I had the privilege of meeting with Madagascar’s Ambassador to the United Nations this past week. Madagascar is the fourth largest island in the world. It is a biodiversity haven and hotspot. Ninety percent of its wildlife is endemic. It has been in the news since an Israeli from Bnei Brak was imprisoned for trying to bring rare turtles back to Israel to delight his children. Both China and Russia have tried to gain a foothold in Madagascar since it is strategically situated in the Indian Ocean. It was annexed by France in 1897. It gained its independence in 1960.

However, very few know that the Nazis had a nefarious plan for Madagascar. The Nazis wanted to make all of Europe Judenrein. On March 5, 1938, SS Officer Adolf Eichmann was commissioned to put together a plan for Chief of Security Police Reinhard Heydrich: the resettlement of European Jews as a “foreign policy solution.” This was the “Madagascar Plan.” It was temporarily shelved until the Nazis took over France in 1940. As part of the “peace terms” with France, Germany was to control the French colony of Madagascar. This enabled the Madagascar Plan to re-surface.

Eichmann proposed that one million Jews would be deported annually for four years. The SS would make Madagascar a “police reserve” and a giant ghetto. As in all of the ghettos set up by the Nazis, the goal was to make conditions so deplorable and horrendous that most would die. Hitler approved the plan. In 1941, the American Jewish Committee caught wind of the Madagascar Plan and said the Jews would never be able to survive if the plan was implemented.

The Madagascar Plan was fully operational, but the British naval blockade and the Nazis’ loss of the Battle of Britain prevented its going into effect. However, the Madagascar Plan gave rise to the Wannsee Conference of 1942 and “the Final Solution,” which called for the extermination of the 11 million Jews of all of Europe.

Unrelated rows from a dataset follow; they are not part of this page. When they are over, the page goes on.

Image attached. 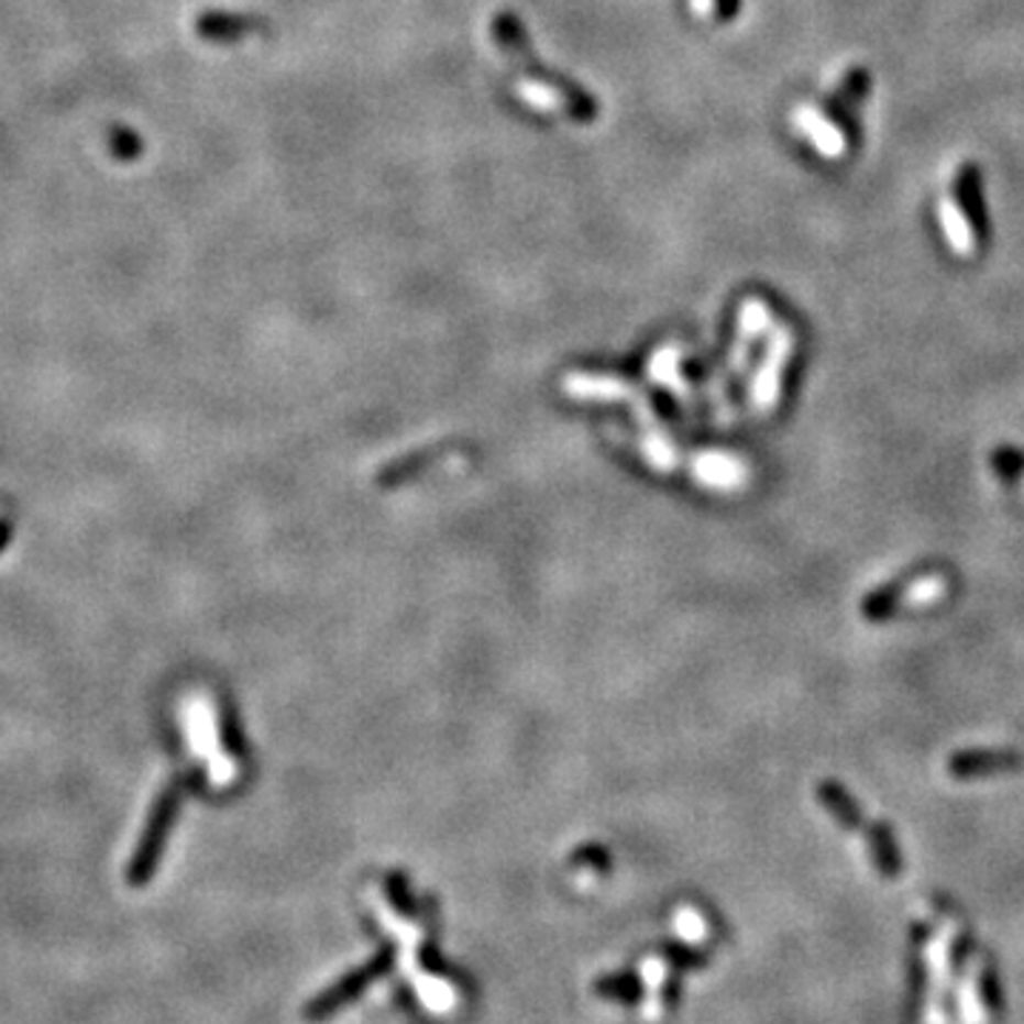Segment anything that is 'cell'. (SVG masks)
<instances>
[{
    "instance_id": "cell-1",
    "label": "cell",
    "mask_w": 1024,
    "mask_h": 1024,
    "mask_svg": "<svg viewBox=\"0 0 1024 1024\" xmlns=\"http://www.w3.org/2000/svg\"><path fill=\"white\" fill-rule=\"evenodd\" d=\"M188 785H191V774H183V778L165 785L163 794H159L157 803H154L152 814L145 819L143 834H140L137 848H134V854H131L129 860V871H125L129 885L143 888L145 882L157 873L165 843H168V834H172L174 817H177V808L179 803H183V797H186Z\"/></svg>"
},
{
    "instance_id": "cell-2",
    "label": "cell",
    "mask_w": 1024,
    "mask_h": 1024,
    "mask_svg": "<svg viewBox=\"0 0 1024 1024\" xmlns=\"http://www.w3.org/2000/svg\"><path fill=\"white\" fill-rule=\"evenodd\" d=\"M948 592V575L931 572L922 577H907V581H896V584L880 586L862 601V618L868 620H885L894 613L905 609V606H925L939 601Z\"/></svg>"
},
{
    "instance_id": "cell-3",
    "label": "cell",
    "mask_w": 1024,
    "mask_h": 1024,
    "mask_svg": "<svg viewBox=\"0 0 1024 1024\" xmlns=\"http://www.w3.org/2000/svg\"><path fill=\"white\" fill-rule=\"evenodd\" d=\"M1024 766V757L1016 749H968L948 757V774L954 780H977L1016 771Z\"/></svg>"
},
{
    "instance_id": "cell-4",
    "label": "cell",
    "mask_w": 1024,
    "mask_h": 1024,
    "mask_svg": "<svg viewBox=\"0 0 1024 1024\" xmlns=\"http://www.w3.org/2000/svg\"><path fill=\"white\" fill-rule=\"evenodd\" d=\"M387 965H390L387 954H378L371 965L353 970L351 977H344L342 982H337L333 988H328L322 997H317L313 1002L308 1004V1019H324V1016H330L333 1011H339V1008L351 1002L356 993H362V990H365L367 984L373 982V979L382 977V970H385Z\"/></svg>"
},
{
    "instance_id": "cell-5",
    "label": "cell",
    "mask_w": 1024,
    "mask_h": 1024,
    "mask_svg": "<svg viewBox=\"0 0 1024 1024\" xmlns=\"http://www.w3.org/2000/svg\"><path fill=\"white\" fill-rule=\"evenodd\" d=\"M791 348H794V339H791L789 330H780L778 337H774V344H771V353L766 359V367L757 378V405L760 407H771L778 405L780 396V373L785 367V359L791 356Z\"/></svg>"
},
{
    "instance_id": "cell-6",
    "label": "cell",
    "mask_w": 1024,
    "mask_h": 1024,
    "mask_svg": "<svg viewBox=\"0 0 1024 1024\" xmlns=\"http://www.w3.org/2000/svg\"><path fill=\"white\" fill-rule=\"evenodd\" d=\"M794 123L812 137V143L817 145L819 152L825 157H839V154H846V134L832 123V120L819 114L817 109L812 106H803V109L794 111Z\"/></svg>"
},
{
    "instance_id": "cell-7",
    "label": "cell",
    "mask_w": 1024,
    "mask_h": 1024,
    "mask_svg": "<svg viewBox=\"0 0 1024 1024\" xmlns=\"http://www.w3.org/2000/svg\"><path fill=\"white\" fill-rule=\"evenodd\" d=\"M817 800L825 805V808H828V814H832V817L837 819V823L843 825L846 832H857V834H862V837L868 839V834H871L873 825H868V819L862 817L860 808H857V803H854V797L848 794L846 789H843V785L819 783L817 785Z\"/></svg>"
},
{
    "instance_id": "cell-8",
    "label": "cell",
    "mask_w": 1024,
    "mask_h": 1024,
    "mask_svg": "<svg viewBox=\"0 0 1024 1024\" xmlns=\"http://www.w3.org/2000/svg\"><path fill=\"white\" fill-rule=\"evenodd\" d=\"M866 846H868V854H871L873 866H877V871H880L882 877H888V880L900 877V871H902L900 851H896L894 834L888 832L885 825H873L871 834H868V839H866Z\"/></svg>"
},
{
    "instance_id": "cell-9",
    "label": "cell",
    "mask_w": 1024,
    "mask_h": 1024,
    "mask_svg": "<svg viewBox=\"0 0 1024 1024\" xmlns=\"http://www.w3.org/2000/svg\"><path fill=\"white\" fill-rule=\"evenodd\" d=\"M197 32L208 41H236V37L254 32V21L225 12H208L197 18Z\"/></svg>"
},
{
    "instance_id": "cell-10",
    "label": "cell",
    "mask_w": 1024,
    "mask_h": 1024,
    "mask_svg": "<svg viewBox=\"0 0 1024 1024\" xmlns=\"http://www.w3.org/2000/svg\"><path fill=\"white\" fill-rule=\"evenodd\" d=\"M943 225L945 234H948L950 245L956 247V254H973V247H977V236H973V228L968 225L965 220V211L954 202H943Z\"/></svg>"
},
{
    "instance_id": "cell-11",
    "label": "cell",
    "mask_w": 1024,
    "mask_h": 1024,
    "mask_svg": "<svg viewBox=\"0 0 1024 1024\" xmlns=\"http://www.w3.org/2000/svg\"><path fill=\"white\" fill-rule=\"evenodd\" d=\"M956 194H959V202L970 211V217L982 222V194H979V179L973 165H965L962 172H959V177H956Z\"/></svg>"
},
{
    "instance_id": "cell-12",
    "label": "cell",
    "mask_w": 1024,
    "mask_h": 1024,
    "mask_svg": "<svg viewBox=\"0 0 1024 1024\" xmlns=\"http://www.w3.org/2000/svg\"><path fill=\"white\" fill-rule=\"evenodd\" d=\"M109 152L118 159H123V163H131V159L143 152V143H140V137L134 131L118 125V129L109 131Z\"/></svg>"
},
{
    "instance_id": "cell-13",
    "label": "cell",
    "mask_w": 1024,
    "mask_h": 1024,
    "mask_svg": "<svg viewBox=\"0 0 1024 1024\" xmlns=\"http://www.w3.org/2000/svg\"><path fill=\"white\" fill-rule=\"evenodd\" d=\"M866 89H868V71H862V69L851 71V75H848V80L843 82V89H839L837 106H843V109H851V106L857 103L862 95H866Z\"/></svg>"
},
{
    "instance_id": "cell-14",
    "label": "cell",
    "mask_w": 1024,
    "mask_h": 1024,
    "mask_svg": "<svg viewBox=\"0 0 1024 1024\" xmlns=\"http://www.w3.org/2000/svg\"><path fill=\"white\" fill-rule=\"evenodd\" d=\"M715 7H717V0H692V9H695L697 14H712L715 12Z\"/></svg>"
},
{
    "instance_id": "cell-15",
    "label": "cell",
    "mask_w": 1024,
    "mask_h": 1024,
    "mask_svg": "<svg viewBox=\"0 0 1024 1024\" xmlns=\"http://www.w3.org/2000/svg\"><path fill=\"white\" fill-rule=\"evenodd\" d=\"M9 538H12V527H9V521H0V552L9 547Z\"/></svg>"
}]
</instances>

Madagascar was not complicit in the plan that bears its name. It had nothing to do with it. Madagascar is now the home of more than 300 Jews. The Ambassador could not have been more accommodating and gracious. The Nazis wanted to turn the whole world into killing fields of Jews. The forces of Good overcame the forces of Evil. Madagascar happened to be caught in the middle.


Joseph M. Frager is a physician and lifelong activist.